**Problem:**
Put the rows between the lines holding "Considering the scene, does" and "0.09 meters", inclusive, into a JSON list of strings with one string per line, skipping blank lines.

**Supplied records:**
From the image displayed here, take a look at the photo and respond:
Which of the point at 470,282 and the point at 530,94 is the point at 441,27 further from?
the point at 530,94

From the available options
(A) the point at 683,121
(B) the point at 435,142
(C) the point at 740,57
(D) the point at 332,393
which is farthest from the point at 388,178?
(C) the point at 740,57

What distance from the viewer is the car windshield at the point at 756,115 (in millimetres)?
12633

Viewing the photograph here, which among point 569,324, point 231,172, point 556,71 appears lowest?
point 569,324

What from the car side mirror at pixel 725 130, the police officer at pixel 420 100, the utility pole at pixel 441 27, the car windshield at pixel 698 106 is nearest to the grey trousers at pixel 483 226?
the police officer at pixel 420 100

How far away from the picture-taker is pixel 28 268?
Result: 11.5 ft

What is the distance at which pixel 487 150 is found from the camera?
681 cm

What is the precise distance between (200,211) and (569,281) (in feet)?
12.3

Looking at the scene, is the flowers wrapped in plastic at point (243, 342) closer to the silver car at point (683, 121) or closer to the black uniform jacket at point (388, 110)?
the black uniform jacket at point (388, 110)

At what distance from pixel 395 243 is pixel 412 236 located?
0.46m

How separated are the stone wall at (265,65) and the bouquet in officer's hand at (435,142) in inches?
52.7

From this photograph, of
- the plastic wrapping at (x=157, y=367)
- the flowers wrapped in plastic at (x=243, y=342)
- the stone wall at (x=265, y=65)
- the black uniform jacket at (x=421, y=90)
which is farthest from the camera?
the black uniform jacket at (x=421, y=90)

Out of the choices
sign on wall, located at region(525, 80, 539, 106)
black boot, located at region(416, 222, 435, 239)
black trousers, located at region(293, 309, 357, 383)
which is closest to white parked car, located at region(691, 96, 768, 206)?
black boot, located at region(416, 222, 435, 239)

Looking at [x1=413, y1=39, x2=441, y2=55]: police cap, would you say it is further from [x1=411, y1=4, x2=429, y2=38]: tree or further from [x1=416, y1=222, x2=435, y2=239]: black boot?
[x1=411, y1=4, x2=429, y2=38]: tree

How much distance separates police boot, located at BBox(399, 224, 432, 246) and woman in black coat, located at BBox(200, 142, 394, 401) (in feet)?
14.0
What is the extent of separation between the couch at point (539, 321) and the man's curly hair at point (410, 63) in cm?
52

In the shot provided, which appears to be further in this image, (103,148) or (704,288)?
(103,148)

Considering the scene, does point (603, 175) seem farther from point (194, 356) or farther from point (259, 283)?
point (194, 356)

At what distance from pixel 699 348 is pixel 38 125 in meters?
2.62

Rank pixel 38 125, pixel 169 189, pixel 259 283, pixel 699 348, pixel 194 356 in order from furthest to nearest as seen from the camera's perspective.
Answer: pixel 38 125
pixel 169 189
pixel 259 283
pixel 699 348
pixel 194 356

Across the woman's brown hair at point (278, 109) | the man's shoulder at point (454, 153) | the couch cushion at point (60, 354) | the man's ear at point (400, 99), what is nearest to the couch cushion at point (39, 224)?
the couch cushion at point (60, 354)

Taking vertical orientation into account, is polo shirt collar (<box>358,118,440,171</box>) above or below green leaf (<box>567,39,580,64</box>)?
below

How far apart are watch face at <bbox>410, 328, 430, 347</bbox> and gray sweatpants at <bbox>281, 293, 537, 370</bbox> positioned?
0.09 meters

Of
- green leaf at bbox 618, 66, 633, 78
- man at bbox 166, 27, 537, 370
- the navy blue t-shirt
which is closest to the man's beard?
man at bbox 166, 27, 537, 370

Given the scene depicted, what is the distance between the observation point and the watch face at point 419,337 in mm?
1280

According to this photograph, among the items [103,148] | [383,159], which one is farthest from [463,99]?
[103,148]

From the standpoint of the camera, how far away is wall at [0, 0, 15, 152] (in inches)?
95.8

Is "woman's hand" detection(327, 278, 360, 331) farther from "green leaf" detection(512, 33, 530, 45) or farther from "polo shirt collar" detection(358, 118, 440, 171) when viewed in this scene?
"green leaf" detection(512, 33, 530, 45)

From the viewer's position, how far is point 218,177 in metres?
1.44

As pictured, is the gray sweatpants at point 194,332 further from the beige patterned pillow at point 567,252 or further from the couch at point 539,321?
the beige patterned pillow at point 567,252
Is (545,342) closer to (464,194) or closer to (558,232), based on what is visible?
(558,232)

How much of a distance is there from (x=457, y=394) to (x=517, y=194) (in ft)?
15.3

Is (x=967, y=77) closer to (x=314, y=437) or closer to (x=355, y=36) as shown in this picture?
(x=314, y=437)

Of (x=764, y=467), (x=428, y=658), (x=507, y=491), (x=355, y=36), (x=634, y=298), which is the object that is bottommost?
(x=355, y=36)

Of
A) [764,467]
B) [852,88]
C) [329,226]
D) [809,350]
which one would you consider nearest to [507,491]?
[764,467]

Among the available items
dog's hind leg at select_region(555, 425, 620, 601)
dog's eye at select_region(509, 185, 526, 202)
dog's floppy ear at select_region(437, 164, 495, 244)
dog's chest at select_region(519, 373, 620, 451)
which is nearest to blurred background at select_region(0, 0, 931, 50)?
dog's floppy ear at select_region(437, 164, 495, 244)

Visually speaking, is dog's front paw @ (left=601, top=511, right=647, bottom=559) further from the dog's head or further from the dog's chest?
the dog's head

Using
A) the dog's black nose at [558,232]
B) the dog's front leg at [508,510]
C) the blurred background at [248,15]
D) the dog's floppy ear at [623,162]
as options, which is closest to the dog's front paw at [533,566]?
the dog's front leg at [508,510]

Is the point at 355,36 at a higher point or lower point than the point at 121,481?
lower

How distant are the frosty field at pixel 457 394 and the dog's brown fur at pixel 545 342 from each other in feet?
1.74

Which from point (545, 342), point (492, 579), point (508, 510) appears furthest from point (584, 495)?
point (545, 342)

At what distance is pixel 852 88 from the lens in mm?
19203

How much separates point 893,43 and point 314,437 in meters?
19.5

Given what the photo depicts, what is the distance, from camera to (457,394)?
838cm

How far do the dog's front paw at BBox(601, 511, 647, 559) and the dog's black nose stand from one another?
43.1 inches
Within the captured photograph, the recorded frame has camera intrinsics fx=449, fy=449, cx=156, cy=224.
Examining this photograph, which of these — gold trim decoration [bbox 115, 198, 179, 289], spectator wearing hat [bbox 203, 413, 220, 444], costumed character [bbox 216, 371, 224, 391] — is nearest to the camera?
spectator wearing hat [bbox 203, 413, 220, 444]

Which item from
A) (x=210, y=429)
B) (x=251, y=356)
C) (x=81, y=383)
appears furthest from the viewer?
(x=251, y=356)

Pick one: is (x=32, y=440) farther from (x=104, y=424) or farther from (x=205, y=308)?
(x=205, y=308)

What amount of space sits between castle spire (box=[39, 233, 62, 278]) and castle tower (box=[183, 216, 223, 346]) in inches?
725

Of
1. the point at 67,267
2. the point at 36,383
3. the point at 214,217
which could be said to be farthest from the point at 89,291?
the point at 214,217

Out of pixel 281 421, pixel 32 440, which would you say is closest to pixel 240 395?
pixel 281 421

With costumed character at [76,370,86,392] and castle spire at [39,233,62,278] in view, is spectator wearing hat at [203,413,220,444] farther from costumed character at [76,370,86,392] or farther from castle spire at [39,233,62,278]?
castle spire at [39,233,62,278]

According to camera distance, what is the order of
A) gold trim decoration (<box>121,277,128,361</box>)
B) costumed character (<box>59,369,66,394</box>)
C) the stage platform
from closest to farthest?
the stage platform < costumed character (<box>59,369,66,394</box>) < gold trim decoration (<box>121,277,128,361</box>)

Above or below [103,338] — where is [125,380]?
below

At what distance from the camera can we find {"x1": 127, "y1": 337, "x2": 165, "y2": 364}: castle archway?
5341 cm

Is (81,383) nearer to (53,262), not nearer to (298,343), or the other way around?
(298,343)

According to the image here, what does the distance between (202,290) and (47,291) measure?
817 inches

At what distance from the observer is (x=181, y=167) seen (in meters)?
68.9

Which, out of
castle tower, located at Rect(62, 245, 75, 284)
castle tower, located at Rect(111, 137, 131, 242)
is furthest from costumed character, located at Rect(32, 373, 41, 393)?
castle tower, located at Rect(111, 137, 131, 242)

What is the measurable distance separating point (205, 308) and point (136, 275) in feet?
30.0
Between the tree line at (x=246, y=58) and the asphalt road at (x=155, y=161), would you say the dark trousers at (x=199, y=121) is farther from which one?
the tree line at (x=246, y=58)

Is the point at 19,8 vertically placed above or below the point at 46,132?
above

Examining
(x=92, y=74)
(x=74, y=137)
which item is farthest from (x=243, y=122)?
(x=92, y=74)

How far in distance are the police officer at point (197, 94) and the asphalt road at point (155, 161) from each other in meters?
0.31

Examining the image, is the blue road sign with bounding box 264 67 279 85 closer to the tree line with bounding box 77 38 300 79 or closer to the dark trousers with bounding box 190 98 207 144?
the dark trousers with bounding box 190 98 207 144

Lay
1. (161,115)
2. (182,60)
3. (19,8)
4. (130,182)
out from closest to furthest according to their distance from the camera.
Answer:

**Solution for this task:**
[
  "Considering the scene, does point (603, 175) seem farther from point (194, 356) or farther from point (259, 283)?",
  "point (194, 356)",
  "At what distance from pixel 699 348 is pixel 38 125 in meters?",
  "2.62",
  "Rank pixel 38 125, pixel 169 189, pixel 259 283, pixel 699 348, pixel 194 356 in order from furthest to nearest as seen from the camera's perspective.",
  "Answer: pixel 38 125",
  "pixel 169 189",
  "pixel 259 283",
  "pixel 699 348",
  "pixel 194 356",
  "Across the woman's brown hair at point (278, 109) | the man's shoulder at point (454, 153) | the couch cushion at point (60, 354) | the man's ear at point (400, 99), what is nearest to the couch cushion at point (39, 224)?",
  "the couch cushion at point (60, 354)",
  "Taking vertical orientation into account, is polo shirt collar (<box>358,118,440,171</box>) above or below green leaf (<box>567,39,580,64</box>)?",
  "below",
  "How far apart are watch face at <bbox>410, 328, 430, 347</bbox> and gray sweatpants at <bbox>281, 293, 537, 370</bbox> positioned?",
  "0.09 meters"
]